> _Directive_:
Rewrite the data from the line containing "Which among the items" through the last line as a Markdown table with the columns Number and Entry, giving each line its own numbered row and omitting blank lines.

> _Records for the exercise_:
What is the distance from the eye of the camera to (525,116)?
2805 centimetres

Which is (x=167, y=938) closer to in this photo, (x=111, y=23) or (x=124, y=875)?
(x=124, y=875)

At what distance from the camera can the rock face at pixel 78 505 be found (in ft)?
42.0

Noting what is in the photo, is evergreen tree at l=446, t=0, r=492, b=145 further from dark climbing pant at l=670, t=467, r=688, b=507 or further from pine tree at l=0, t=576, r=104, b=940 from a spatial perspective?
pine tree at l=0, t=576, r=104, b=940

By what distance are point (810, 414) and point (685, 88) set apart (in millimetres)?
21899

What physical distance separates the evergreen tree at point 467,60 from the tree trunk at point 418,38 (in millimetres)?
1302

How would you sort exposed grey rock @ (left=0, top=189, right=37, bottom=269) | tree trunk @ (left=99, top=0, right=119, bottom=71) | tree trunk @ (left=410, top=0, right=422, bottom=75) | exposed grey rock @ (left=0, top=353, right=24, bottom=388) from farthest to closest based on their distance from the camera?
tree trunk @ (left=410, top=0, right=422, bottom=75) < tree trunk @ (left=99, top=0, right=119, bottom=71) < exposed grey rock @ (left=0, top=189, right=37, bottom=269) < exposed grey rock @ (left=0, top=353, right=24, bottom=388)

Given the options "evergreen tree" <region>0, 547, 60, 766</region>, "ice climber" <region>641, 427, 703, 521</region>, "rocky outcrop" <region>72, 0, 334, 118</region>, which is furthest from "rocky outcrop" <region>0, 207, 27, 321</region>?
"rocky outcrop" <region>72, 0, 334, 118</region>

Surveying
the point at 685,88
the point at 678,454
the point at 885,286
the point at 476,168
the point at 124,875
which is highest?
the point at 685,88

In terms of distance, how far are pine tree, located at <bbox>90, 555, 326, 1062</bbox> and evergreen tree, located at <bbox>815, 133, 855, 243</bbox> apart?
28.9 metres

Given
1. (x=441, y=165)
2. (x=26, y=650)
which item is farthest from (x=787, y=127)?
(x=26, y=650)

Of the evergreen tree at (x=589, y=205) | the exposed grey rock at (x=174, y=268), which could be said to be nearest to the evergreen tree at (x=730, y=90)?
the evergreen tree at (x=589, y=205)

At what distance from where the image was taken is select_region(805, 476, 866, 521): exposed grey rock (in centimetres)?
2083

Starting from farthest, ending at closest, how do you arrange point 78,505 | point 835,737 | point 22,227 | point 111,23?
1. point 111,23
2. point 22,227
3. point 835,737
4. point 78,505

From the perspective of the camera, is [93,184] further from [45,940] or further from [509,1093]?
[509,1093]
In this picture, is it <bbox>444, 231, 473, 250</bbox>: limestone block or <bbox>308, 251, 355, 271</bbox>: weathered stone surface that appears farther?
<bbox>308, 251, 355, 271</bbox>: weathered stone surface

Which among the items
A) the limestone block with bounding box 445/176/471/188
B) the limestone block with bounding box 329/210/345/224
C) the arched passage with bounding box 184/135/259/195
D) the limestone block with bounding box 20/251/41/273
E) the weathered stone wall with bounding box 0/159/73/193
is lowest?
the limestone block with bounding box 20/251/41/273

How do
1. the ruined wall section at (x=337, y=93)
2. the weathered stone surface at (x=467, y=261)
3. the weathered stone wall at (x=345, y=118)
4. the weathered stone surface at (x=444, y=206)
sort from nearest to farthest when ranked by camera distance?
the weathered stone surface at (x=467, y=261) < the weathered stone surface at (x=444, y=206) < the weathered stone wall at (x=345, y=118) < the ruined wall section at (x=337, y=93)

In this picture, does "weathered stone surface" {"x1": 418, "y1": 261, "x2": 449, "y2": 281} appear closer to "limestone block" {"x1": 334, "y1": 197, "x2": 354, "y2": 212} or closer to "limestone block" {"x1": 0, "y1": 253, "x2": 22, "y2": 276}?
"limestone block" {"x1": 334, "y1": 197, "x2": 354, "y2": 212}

> _Correct response_:
| Number | Entry |
|---|---|
| 1 | Which among the items |
| 2 | A) the limestone block with bounding box 445/176/471/188 |
| 3 | B) the limestone block with bounding box 329/210/345/224 |
| 4 | C) the arched passage with bounding box 184/135/259/195 |
| 5 | D) the limestone block with bounding box 20/251/41/273 |
| 6 | E) the weathered stone wall with bounding box 0/159/73/193 |
| 7 | is lowest? |
| 8 | the limestone block with bounding box 20/251/41/273 |
| 9 | How do |
| 10 | 1. the ruined wall section at (x=337, y=93) |
| 11 | 2. the weathered stone surface at (x=467, y=261) |
| 12 | 3. the weathered stone wall at (x=345, y=118) |
| 13 | 4. the weathered stone surface at (x=444, y=206) |
| 14 | sort from nearest to farthest when ranked by camera distance? |
| 15 | the weathered stone surface at (x=467, y=261) < the weathered stone surface at (x=444, y=206) < the weathered stone wall at (x=345, y=118) < the ruined wall section at (x=337, y=93) |
| 16 | In this picture, does "weathered stone surface" {"x1": 418, "y1": 261, "x2": 449, "y2": 281} appear closer to "limestone block" {"x1": 334, "y1": 197, "x2": 354, "y2": 212} or closer to "limestone block" {"x1": 0, "y1": 253, "x2": 22, "y2": 276}? |
| 17 | "limestone block" {"x1": 334, "y1": 197, "x2": 354, "y2": 212} |